Stored data entries
+---+

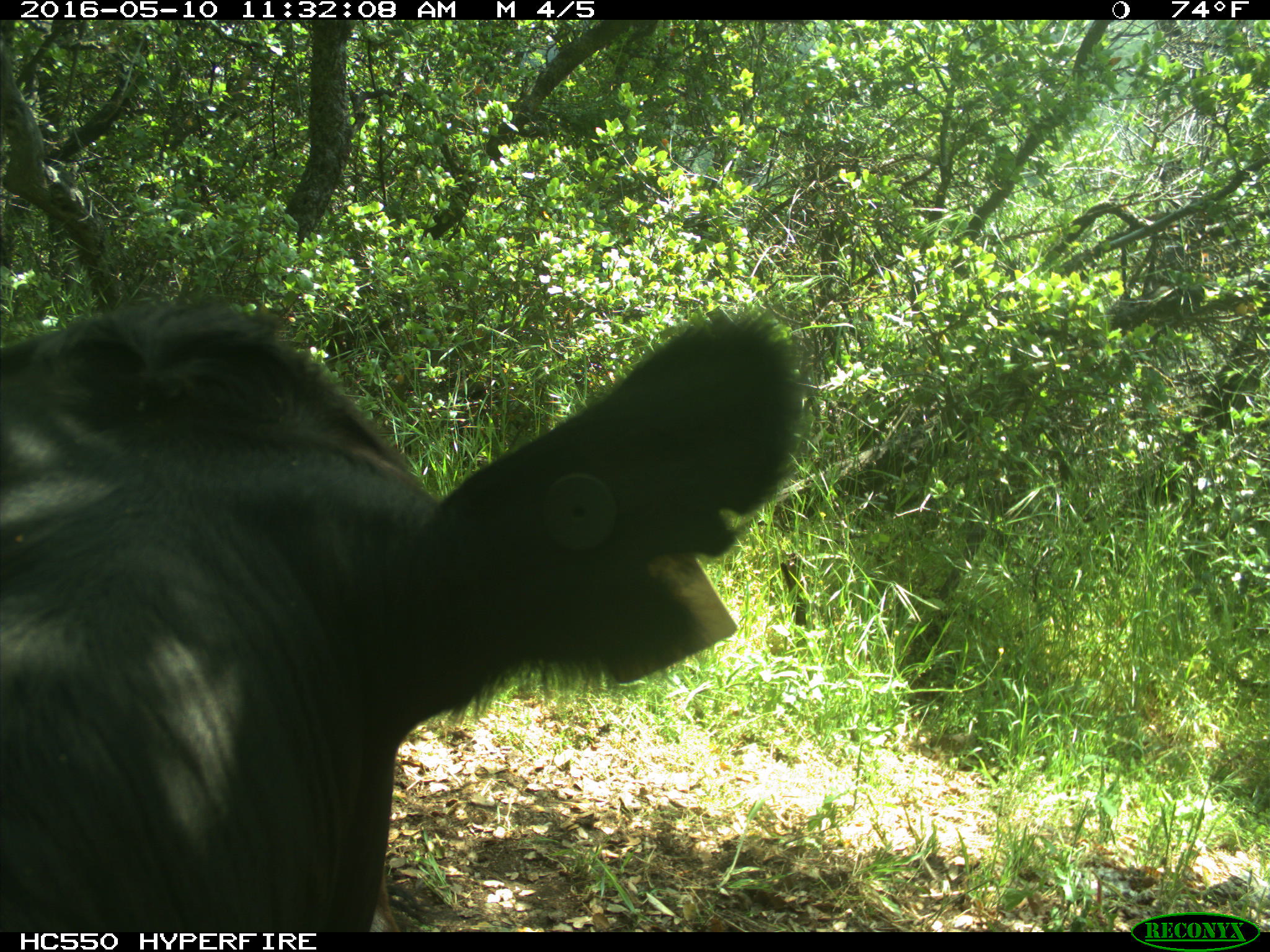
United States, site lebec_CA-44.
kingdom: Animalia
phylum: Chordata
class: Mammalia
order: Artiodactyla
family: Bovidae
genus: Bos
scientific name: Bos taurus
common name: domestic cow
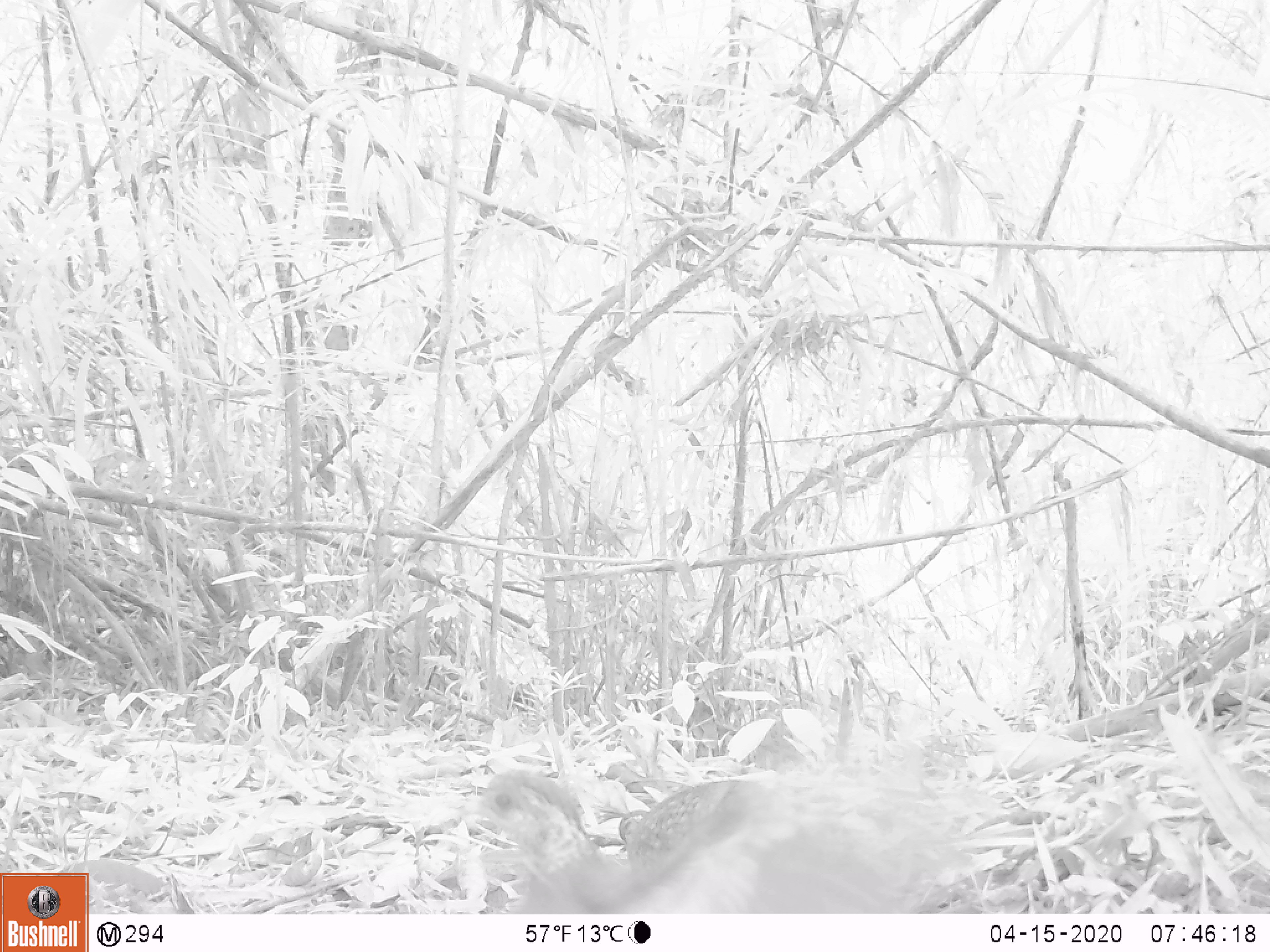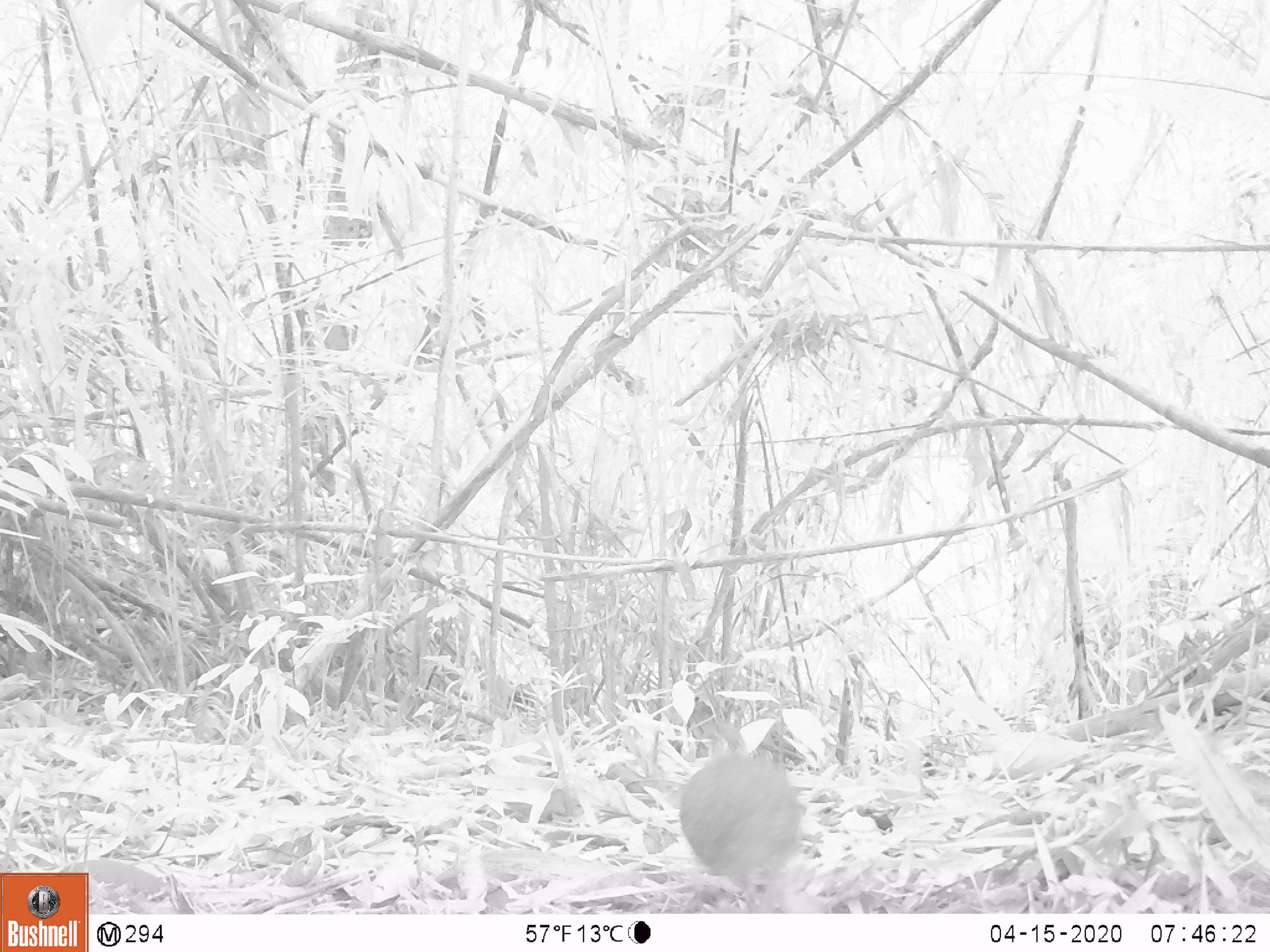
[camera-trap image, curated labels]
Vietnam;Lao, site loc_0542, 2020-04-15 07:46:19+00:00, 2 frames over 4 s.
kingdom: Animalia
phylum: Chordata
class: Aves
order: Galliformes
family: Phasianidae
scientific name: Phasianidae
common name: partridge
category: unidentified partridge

+---+

== EXERCISE PROMPT ==
The records above need to be given again exactly. Omit the pictures.

== WRITTEN REPLY ==
United States, site lebec_CA-44.
kingdom: Animalia
phylum: Chordata
class: Mammalia
order: Artiodactyla
family: Bovidae
genus: Bos
scientific name: Bos taurus
common name: domestic cow
[camera-trap image, curated labels]
Vietnam;Lao, site loc_0542, 2020-04-15 07:46:19+00:00, 2 frames over 4 s.
kingdom: Animalia
phylum: Chordata
class: Aves
order: Galliformes
family: Phasianidae
scientific name: Phasianidae
common name: partridge
category: unidentified partridge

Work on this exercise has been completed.